Japan’s whale-eating culture was also very limited in scope and, according to Morikawa, is “an invented tradition, only lasting 20 years from the end of WWII to the early 1960s.” During the U.S. occupation, whale meat became part of the national school lunch program, explaining why Japan’s aging baby boomers evince a nostalgic nationalism over the issue.

The author draws our attention to the ICR-orchestrated media campaign aimed at convincing Japanese that whaling is part of their national identity. The ICR also tries to spur whale consumption, but to little avail. A major problem for whaling advocates is that Japanese consumers are not buying even heavily subsidized whale meat; one third of the meat harvested through “scientific research” remains unsold. This means that the proceeds from selling the meat do not cover the costs of conducting the whaling.
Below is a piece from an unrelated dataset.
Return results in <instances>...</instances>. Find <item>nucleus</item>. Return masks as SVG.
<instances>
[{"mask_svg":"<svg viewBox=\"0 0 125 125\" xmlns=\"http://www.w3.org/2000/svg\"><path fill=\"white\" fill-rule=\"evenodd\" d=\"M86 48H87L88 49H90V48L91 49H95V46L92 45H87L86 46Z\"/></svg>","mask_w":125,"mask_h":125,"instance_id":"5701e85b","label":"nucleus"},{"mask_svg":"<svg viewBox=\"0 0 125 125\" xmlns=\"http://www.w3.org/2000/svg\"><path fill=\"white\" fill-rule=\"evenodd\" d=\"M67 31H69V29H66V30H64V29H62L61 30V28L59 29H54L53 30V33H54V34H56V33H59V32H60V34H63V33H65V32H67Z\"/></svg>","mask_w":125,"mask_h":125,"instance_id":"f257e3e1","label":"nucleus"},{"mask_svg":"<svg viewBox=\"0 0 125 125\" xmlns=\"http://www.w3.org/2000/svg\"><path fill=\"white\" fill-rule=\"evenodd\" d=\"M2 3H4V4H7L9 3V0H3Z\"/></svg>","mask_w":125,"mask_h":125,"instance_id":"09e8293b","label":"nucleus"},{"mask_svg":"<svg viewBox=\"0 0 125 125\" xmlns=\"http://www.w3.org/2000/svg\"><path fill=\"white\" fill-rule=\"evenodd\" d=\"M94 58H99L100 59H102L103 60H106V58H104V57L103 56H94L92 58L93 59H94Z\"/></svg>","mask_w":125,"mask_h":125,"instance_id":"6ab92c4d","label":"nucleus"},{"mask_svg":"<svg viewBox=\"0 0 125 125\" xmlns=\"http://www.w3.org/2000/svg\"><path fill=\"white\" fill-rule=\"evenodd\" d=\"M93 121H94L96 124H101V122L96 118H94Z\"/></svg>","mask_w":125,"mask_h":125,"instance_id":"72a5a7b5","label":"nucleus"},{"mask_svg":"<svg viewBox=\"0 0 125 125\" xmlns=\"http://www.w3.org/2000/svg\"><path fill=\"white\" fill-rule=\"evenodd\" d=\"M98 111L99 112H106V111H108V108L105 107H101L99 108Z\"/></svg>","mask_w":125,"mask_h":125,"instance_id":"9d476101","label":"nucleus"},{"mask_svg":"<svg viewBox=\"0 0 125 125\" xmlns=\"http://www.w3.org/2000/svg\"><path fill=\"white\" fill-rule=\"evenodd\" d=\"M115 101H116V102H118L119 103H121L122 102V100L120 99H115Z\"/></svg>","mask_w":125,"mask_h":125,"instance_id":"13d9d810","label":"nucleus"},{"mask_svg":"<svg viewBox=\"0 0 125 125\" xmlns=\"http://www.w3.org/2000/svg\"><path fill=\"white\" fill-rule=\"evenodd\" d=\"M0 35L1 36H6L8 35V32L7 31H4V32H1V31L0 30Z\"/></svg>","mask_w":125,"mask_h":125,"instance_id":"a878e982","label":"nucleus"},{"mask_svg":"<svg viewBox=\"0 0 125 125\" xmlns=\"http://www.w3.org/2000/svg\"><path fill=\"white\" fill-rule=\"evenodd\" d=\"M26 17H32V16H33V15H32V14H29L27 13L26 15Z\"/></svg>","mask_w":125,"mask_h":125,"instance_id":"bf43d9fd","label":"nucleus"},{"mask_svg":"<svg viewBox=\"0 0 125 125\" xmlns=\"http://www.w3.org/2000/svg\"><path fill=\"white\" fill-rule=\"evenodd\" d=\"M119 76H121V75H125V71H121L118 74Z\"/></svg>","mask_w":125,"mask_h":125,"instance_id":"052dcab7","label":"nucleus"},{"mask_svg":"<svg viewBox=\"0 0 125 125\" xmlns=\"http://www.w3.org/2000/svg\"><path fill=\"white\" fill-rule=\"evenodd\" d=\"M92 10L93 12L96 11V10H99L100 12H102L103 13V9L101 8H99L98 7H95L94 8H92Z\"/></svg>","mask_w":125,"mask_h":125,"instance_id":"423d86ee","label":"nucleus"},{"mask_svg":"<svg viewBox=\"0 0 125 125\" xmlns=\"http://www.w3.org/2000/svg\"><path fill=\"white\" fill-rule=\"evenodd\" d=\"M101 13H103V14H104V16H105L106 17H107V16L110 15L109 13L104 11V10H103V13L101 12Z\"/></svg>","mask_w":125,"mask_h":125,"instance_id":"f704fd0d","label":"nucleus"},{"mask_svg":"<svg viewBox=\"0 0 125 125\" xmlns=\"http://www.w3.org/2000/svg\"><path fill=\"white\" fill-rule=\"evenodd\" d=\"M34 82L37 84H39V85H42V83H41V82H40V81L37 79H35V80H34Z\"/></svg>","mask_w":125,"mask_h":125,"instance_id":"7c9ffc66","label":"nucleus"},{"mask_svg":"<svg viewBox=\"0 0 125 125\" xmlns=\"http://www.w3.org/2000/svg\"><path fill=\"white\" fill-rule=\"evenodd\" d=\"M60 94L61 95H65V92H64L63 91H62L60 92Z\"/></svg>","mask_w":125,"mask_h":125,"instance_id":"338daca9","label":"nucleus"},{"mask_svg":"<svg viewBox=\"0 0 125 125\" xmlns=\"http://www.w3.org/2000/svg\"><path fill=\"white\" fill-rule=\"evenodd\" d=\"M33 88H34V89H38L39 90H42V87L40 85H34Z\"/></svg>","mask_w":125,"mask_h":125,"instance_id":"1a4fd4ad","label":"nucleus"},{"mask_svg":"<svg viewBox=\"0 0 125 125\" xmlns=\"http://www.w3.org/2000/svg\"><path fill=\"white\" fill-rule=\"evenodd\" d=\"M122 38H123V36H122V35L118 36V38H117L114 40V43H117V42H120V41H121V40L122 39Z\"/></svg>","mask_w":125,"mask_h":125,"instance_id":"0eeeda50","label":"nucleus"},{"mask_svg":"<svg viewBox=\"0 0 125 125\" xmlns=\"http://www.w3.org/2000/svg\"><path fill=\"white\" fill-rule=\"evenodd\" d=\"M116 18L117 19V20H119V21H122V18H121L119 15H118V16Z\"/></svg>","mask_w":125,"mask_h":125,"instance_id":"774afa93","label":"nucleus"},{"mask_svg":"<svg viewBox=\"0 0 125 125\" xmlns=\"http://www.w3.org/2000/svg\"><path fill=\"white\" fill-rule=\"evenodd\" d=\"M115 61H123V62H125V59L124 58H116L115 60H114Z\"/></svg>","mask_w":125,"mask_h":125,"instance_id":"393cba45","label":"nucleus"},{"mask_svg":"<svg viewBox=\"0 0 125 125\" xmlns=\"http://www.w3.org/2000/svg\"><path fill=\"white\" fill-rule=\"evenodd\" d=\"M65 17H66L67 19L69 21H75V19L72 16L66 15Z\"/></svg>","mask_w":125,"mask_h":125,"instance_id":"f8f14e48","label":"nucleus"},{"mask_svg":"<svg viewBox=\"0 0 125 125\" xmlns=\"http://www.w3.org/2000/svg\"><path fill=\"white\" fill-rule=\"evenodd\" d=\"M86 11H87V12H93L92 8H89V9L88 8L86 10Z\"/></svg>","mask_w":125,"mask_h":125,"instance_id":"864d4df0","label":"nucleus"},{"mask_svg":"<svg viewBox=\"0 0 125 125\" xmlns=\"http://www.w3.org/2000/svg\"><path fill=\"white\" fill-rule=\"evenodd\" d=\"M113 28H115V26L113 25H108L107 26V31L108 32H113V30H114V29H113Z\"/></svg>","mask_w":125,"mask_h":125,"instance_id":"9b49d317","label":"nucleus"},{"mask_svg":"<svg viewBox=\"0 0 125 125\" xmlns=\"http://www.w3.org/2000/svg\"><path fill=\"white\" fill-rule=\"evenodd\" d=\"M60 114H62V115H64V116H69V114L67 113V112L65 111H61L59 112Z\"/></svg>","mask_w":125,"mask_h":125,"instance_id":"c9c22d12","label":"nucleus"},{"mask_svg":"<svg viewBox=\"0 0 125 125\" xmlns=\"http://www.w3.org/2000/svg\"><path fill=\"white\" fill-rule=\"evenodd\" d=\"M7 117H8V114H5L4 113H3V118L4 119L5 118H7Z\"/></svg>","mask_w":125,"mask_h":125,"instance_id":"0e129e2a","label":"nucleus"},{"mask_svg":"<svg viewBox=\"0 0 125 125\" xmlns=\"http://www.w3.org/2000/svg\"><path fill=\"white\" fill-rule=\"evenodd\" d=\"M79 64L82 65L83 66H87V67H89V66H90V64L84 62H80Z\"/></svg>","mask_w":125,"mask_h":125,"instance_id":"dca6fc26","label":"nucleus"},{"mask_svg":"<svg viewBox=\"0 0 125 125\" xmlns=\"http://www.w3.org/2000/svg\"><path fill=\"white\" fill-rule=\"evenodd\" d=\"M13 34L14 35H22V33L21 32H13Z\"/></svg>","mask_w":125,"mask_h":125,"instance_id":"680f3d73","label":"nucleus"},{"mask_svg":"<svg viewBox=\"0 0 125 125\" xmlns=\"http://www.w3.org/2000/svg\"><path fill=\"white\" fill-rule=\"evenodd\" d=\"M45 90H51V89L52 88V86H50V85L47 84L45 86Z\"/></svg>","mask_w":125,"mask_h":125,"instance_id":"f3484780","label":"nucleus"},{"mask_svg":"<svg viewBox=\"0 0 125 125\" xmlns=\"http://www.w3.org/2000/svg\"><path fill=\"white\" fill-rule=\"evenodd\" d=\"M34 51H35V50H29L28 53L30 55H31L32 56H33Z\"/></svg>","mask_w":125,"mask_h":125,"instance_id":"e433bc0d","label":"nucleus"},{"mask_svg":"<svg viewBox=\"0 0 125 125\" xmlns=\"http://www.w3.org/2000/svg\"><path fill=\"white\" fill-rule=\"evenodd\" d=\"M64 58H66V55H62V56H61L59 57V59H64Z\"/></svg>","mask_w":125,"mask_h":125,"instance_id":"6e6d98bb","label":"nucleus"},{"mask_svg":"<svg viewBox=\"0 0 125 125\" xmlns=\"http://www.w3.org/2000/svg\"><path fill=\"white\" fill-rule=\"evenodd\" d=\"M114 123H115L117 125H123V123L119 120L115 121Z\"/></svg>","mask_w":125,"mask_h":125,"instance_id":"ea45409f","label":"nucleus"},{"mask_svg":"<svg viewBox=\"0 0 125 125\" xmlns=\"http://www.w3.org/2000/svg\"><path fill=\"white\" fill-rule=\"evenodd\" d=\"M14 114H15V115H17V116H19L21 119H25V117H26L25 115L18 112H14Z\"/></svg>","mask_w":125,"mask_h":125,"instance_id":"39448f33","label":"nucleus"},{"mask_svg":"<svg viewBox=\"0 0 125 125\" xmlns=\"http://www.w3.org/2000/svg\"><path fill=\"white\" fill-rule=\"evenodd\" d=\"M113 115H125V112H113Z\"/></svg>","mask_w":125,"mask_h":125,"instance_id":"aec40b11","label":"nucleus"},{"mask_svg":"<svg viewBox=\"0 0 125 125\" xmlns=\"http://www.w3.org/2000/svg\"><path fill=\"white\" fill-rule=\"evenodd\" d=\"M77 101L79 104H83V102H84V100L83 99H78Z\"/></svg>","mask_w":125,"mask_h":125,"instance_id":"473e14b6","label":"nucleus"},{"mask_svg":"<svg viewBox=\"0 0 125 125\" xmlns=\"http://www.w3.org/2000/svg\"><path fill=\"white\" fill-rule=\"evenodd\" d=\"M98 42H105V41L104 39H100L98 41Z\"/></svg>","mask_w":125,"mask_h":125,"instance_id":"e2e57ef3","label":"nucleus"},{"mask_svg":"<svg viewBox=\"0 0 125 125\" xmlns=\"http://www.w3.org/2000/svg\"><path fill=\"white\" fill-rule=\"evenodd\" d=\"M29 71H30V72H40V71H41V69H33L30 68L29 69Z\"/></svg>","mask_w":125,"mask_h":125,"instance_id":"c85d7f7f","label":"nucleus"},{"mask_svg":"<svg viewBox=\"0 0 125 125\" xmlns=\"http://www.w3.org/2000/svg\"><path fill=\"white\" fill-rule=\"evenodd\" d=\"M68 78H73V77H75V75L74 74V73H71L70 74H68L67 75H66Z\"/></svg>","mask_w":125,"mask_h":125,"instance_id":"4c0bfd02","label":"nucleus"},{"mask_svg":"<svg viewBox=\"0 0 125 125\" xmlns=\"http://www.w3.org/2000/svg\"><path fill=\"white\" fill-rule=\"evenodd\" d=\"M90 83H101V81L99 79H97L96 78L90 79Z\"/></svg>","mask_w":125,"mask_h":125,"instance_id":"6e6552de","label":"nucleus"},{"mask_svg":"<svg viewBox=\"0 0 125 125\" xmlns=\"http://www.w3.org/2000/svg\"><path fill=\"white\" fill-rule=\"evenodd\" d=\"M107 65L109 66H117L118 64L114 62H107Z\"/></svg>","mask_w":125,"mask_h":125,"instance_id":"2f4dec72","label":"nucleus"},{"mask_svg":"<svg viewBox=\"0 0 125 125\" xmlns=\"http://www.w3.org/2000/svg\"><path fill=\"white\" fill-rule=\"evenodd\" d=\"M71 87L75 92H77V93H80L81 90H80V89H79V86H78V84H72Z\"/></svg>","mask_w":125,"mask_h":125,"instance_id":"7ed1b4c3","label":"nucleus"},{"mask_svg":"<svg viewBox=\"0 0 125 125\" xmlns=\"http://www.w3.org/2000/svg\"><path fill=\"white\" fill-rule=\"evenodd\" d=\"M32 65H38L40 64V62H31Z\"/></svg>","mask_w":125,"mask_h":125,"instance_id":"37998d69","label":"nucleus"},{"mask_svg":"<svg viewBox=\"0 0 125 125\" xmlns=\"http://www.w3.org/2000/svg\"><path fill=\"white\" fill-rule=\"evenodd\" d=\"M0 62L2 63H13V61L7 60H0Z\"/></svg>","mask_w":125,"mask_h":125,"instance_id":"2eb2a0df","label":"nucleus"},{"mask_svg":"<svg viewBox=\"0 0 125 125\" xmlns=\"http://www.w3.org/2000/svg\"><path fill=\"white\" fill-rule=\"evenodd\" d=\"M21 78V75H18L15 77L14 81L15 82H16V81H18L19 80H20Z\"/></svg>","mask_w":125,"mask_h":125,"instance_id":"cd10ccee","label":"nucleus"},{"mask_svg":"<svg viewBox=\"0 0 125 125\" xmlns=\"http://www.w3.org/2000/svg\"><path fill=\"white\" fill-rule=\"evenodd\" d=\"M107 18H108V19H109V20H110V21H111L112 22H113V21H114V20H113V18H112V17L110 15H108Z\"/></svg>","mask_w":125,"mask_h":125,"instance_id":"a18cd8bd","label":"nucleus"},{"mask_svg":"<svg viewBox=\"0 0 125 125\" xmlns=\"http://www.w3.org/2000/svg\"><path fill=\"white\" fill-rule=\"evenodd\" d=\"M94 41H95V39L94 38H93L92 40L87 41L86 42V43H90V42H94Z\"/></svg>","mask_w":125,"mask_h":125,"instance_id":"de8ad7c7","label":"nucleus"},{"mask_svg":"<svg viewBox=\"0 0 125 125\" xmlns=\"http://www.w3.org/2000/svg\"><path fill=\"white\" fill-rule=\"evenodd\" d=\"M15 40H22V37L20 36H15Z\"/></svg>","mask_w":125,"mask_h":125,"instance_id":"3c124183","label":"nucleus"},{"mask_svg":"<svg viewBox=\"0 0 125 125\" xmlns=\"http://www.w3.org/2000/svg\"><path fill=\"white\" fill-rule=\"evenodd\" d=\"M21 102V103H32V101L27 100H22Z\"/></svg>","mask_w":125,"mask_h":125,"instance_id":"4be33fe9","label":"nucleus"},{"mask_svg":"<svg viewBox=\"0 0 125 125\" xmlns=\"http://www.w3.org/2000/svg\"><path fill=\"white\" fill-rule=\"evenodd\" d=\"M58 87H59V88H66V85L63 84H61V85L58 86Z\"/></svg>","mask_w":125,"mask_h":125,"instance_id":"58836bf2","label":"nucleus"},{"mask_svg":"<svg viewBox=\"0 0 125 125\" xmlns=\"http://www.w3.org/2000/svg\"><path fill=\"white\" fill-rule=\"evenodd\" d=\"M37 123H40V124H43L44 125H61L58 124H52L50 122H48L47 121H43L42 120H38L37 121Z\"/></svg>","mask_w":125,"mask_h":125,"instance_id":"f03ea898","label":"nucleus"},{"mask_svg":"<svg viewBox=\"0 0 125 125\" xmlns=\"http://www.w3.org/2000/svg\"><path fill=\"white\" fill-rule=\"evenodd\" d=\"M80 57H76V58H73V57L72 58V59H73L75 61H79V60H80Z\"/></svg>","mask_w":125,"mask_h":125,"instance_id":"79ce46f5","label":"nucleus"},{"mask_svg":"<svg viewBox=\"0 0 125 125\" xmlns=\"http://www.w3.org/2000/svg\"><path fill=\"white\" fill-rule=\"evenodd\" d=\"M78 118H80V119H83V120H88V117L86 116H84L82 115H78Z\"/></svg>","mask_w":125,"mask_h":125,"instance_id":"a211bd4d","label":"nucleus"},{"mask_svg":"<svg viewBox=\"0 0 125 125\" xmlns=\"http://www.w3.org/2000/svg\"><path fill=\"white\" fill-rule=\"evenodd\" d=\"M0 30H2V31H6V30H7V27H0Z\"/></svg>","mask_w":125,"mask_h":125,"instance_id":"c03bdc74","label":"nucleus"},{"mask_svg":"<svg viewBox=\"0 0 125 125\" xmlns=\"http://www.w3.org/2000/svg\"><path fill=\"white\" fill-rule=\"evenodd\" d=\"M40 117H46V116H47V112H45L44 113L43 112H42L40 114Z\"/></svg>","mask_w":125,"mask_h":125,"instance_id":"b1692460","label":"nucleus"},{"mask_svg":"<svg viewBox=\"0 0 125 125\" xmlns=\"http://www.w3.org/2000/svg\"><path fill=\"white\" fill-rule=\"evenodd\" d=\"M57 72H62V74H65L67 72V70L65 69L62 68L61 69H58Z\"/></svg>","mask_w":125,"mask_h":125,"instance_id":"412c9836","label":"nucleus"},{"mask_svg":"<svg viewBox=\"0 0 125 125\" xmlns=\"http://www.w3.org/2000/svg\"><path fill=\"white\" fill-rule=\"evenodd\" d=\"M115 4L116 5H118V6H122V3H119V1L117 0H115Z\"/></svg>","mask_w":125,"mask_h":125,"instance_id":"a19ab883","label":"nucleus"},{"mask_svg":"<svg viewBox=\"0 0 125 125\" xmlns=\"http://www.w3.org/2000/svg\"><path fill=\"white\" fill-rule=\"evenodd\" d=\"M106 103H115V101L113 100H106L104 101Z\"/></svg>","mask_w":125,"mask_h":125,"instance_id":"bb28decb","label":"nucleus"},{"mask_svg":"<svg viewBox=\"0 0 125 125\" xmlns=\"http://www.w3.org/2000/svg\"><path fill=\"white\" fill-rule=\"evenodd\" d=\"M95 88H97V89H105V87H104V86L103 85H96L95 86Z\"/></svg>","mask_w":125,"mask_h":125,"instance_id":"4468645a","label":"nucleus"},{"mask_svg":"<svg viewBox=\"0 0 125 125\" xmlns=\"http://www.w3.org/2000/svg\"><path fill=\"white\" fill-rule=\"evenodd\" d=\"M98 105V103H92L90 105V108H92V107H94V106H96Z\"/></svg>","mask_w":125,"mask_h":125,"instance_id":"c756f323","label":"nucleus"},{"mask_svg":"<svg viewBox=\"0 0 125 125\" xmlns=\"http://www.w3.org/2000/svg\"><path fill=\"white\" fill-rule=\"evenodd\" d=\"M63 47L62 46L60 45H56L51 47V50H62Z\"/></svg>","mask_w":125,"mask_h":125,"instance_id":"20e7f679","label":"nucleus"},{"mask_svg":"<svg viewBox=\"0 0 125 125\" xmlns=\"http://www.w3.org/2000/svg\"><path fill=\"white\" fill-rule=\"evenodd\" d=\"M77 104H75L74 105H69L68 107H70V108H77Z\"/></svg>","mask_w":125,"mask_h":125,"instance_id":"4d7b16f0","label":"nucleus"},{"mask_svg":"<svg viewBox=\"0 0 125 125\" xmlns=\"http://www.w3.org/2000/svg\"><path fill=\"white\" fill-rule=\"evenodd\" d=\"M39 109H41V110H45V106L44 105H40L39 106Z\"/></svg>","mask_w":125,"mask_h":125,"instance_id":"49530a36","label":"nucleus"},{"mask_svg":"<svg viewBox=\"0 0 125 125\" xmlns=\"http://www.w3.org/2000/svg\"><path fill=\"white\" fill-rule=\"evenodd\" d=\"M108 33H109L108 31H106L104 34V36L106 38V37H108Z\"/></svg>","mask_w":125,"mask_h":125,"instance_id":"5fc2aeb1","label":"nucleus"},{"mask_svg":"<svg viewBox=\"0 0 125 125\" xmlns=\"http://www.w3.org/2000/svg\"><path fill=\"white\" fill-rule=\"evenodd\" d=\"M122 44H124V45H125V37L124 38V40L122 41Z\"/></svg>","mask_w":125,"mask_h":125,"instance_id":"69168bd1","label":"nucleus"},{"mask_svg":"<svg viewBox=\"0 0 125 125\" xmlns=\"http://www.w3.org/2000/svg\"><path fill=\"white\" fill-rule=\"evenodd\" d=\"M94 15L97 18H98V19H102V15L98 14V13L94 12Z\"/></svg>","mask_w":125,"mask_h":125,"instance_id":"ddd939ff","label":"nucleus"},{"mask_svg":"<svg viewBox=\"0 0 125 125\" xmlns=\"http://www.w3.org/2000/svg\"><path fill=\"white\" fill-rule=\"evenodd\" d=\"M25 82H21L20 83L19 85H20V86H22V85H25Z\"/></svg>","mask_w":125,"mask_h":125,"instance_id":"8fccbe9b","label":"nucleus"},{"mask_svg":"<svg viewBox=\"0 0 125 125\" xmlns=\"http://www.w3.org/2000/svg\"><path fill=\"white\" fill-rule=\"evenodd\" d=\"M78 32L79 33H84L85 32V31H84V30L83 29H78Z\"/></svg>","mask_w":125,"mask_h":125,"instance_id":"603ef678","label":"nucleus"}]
It is costly, both financially and in terms of public relations, to maintain growing stockpiles of whale meat that nobody wants to eat. Desperate to increase consumption, the ICR and MAFF are behind efforts to reintroduce whale meat to school lunch menus around the nation, putting school children at risk by serving them food laced with harmful toxins. In Morikawa’s view, the media in Japan — with the sole exception of the Japan Times — has done little to educate the public about the problems of whaling and dangers of whale consumption, essentially toeing the ICR line. One can only hope that this is not another Minamata in the making.